**** SUPPLIED MATERIAL ****
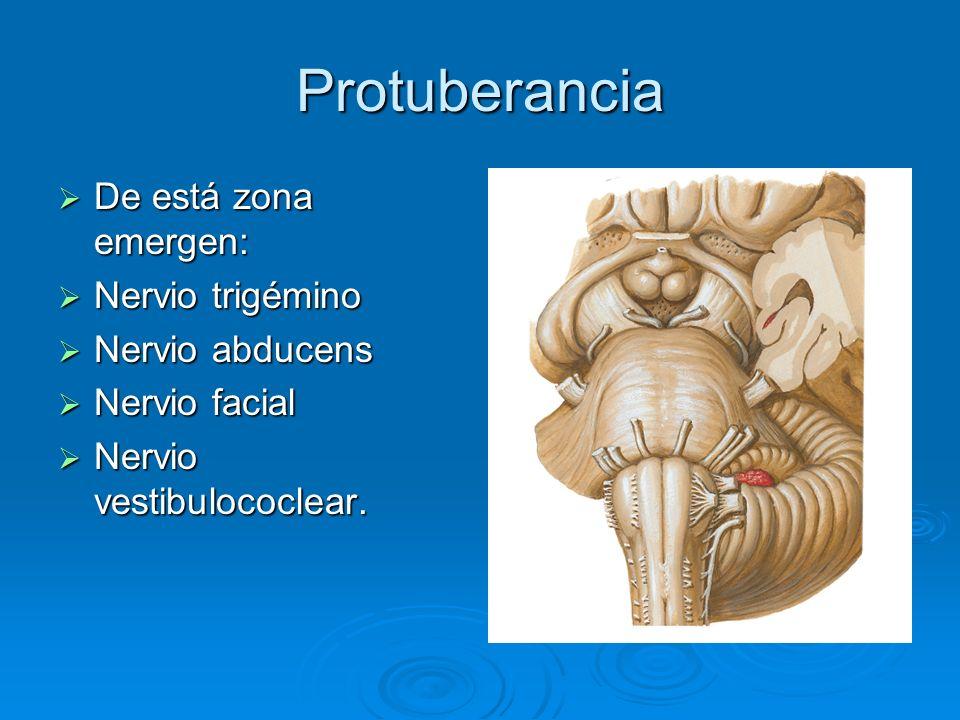 Protuberancia De está zona emergen: De está zona emergen: Nervio trigémino Nervio trigémino Nervio abducens Nervio abducens Nervio facial Nervio facia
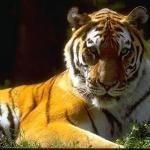Amur or Siberian tiger at the Alaska Zoo in Anchorage, Alaska!!
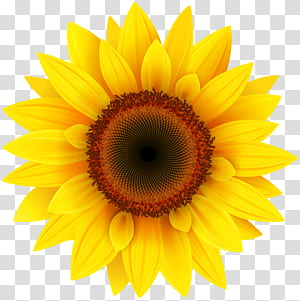 Bunga matahari umum Pixel XCF, Bunga Matahari, bunga matahari kuning png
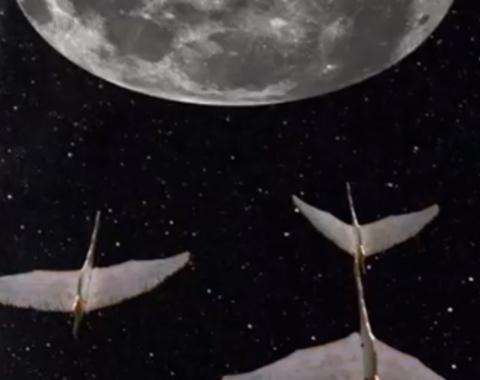 En las alas de la noche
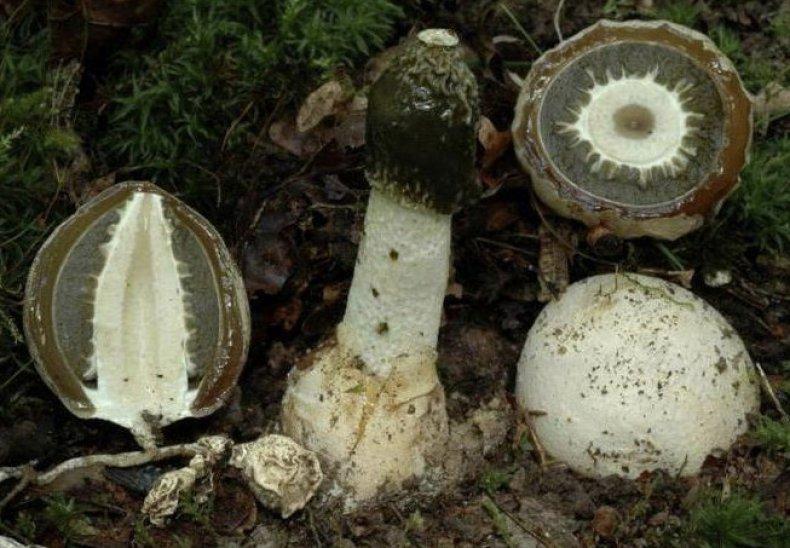 pikkelysömör kezelése veselka gombával)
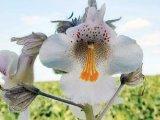 Planta cu nume nemeritat: GHEARA-DIAVOLULUI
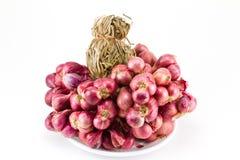 Oignon rouge organique Photo stock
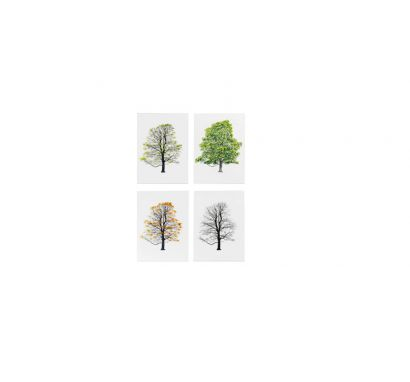 Tree Stamps Collection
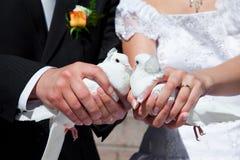 Pigeons de mariage Photographie stock libre de droits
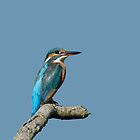 Kingfisher by Lifeware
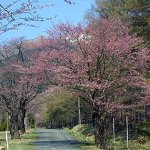 狩勝高原の春
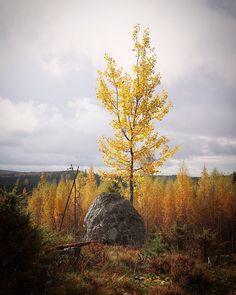 Ruska Autumn colours Autumn Colours, Finland, Landscapes, Country Roads, Photography, Paisajes, Scenery, Photograph, Photo Shoot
****
ABOUT THIS TASK
The answer must be an exact copy of the lines from the start of the records above through the line containing "Tree Stamps Collection", with no pictures in it.

WRITTEN REPLY
 Protuberancia De está zona emergen: De está zona emergen: Nervio trigémino Nervio trigémino Nervio abducens Nervio abducens Nervio facial Nervio facia
Amur or Siberian tiger at the Alaska Zoo in Anchorage, Alaska!!
 Bunga matahari umum Pixel XCF, Bunga Matahari, bunga matahari kuning png
 En las alas de la noche
 pikkelysömör kezelése veselka gombával)
 Planta cu nume nemeritat: GHEARA-DIAVOLULUI
 Oignon rouge organique Photo stock
 Tree Stamps Collection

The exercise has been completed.